The custom of billeting soldiers in houses—possible in territory so closely built up—adds to the vagueness of modern warfare. Americans associate armies with tents. When we mobilized ten thousand men at San Antonio, you were in a city of soldiers. Ten thousand men in this war disappear like water in sand. Some of them are in the trenches, some in villages like this, out of the zone of heavier fire, but within a few minutes' walk of their work, so to speak. Others are distributed farther back, over a zone perhaps ten miles deep, crisscrossed with telephone-wires, and so arranged with assembling stations, reserves, and sub-reserves that the whole is a closely knit organism all the way up to the front. There is continual movement in this body—the men in the trenches go back after forty-eight hours to the near-by village, after days or weeks of this service, back clear out of the zone of fire; fresh men come up to take their places, and so on. All you see as you whirl through is a sentry here, a soldier's head there at a second-story window, a company shuffling along a country road.

Women watched us from the doors of La Bassée—still going on living here, somehow, as human beings will on the volcano's very edge—and children were playing in the street. Husbands gone, food gone, the country swept bare—why did they not go, too? But where? Here, at any rate, there was a roof overhead—until a shell smashed it—and food soldiers were glad to share.
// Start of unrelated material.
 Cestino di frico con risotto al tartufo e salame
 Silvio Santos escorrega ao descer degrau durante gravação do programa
There must be strange stories to tell of these little islands on the edge of the battle, where the soldiers who are going out to be killed, and the women whose husbands, perhaps, are going to help kill them, huddle together for a time, victims of a common storm.

We whirled past them down the road a bit, then walked up a gentle slope to the right. Over this low ridge, from the English trenches, rifle-bullets whistled above our heads. In the shelter of a brick farmhouse a dozen or so German soldiers were waiting, after trench service, to go back to La Bassée. They were smallish, mild-looking men, dusted with the yellow clay in which they had burrowed—clothes, boots, faces, and hands—-until they looked like millers.
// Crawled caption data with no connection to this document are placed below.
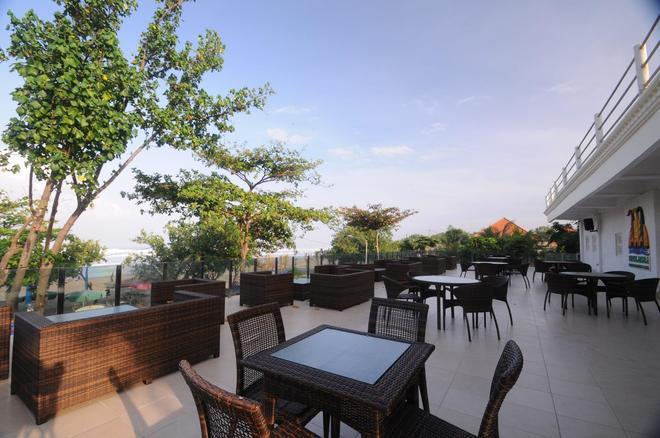 Melasti Beach Resort & Spa - Kuta - Patio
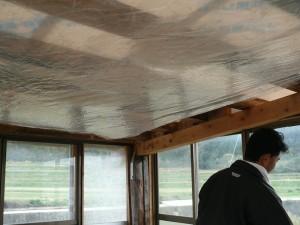 天井をビニールで覆う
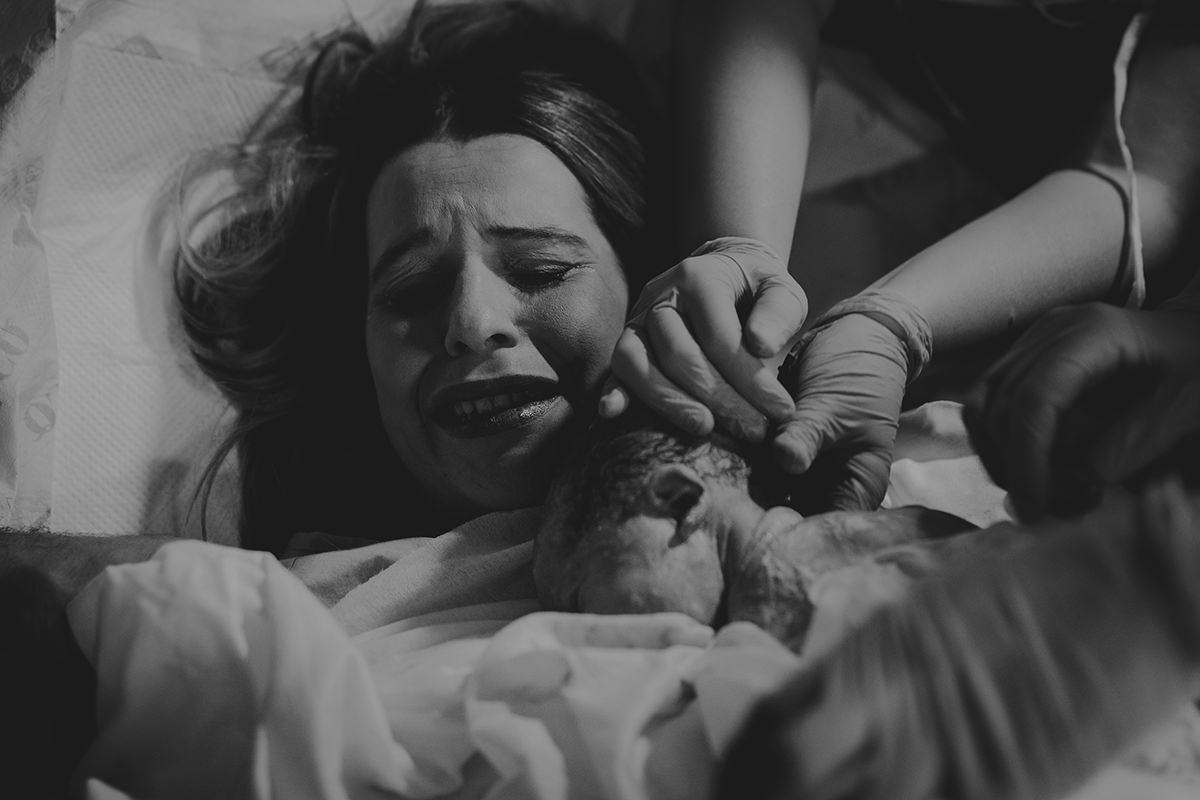 Fotografía parto bebé madre lágrimas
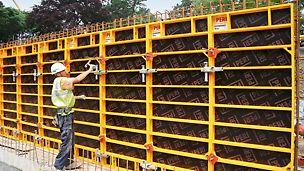Los paneles DOMINO son muy ligeros, pero aún así poseen gran capacidad de carga. El panel 250 x 100 de alumninio pesa solo 59 kg.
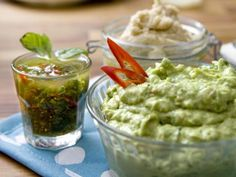 Recept på krämig bönröra. Denna läckra, matiga sås passar perfekt till tacos eller wraps. Du kan använda vilka förkokade bönor som helst.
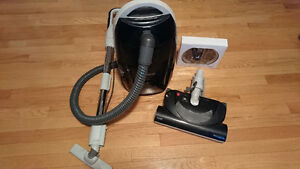 KENMORE CANISTER VACUUM 116.23485C - PRACTICALLY NEW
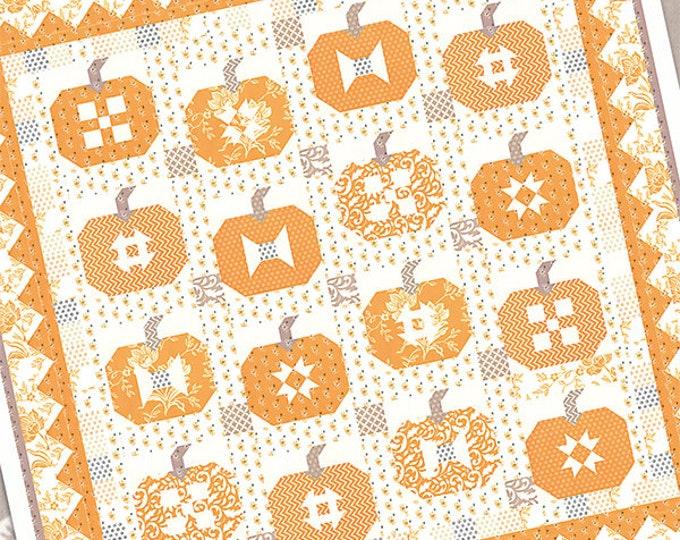 Pumpkins and Cream pattern by Fig Tree & Co. (FTQ 1465)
"How are the English?" some one asked. "Do they know how to shoot?"
A weary sort of hoot chorused out from the dust-covered men.

"Gut genug!" they said. The house was strewn with rusty cartridge clips and smashed brick. We waited while our chaperon brought the battalion commander—a mild-faced little man, more like a school-teacher than a soldier—and it was decided that, as the trenches were not under fire at the moment, we might go into them. He led the way into the communication trench—a straight-sided winding ditch, shoulder-deep, and just wide enough to walk in comfortably. Yellow clay was piled up overhead on either side, and there was a wooden sidewalk. The ditch twisted constantly as the trenches themselves do, so as not to be swept by enfilading fire, and after some hundreds of yards of this twisting, we came to the: first-line trench and the men's dugouts.
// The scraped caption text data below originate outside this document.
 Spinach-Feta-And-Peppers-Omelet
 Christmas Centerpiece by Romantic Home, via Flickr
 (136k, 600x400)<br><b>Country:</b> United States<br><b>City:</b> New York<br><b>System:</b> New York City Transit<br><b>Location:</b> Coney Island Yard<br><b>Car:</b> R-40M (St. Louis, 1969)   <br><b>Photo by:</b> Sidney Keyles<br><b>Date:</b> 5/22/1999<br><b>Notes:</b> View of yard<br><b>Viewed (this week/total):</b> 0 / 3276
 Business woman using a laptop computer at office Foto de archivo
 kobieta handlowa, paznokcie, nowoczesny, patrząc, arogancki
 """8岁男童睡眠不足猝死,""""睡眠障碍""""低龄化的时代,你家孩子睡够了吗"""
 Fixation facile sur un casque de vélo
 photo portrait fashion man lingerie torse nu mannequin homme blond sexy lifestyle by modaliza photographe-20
It was really a series of little caves, with walls of solid earth and roofs of timber and sand-bags, proof against almost anything but the plunging flight of heavy high-explosive shells. The floors of these caves were higher than the bottom of the trench, so that an ordinary rain would not flood them, and covered with straw. And they were full of men, asleep, working over this and that—from one came the smell of frying ham. The trench twisted snakelike in a general north and south direction, and was fitted every few feet with metal firing-shields, loopholed for rifles and machine guns. In each outer curve facing the enemy a firing platform, about waist-high, had been cut in the earth, with similar armored port-holes.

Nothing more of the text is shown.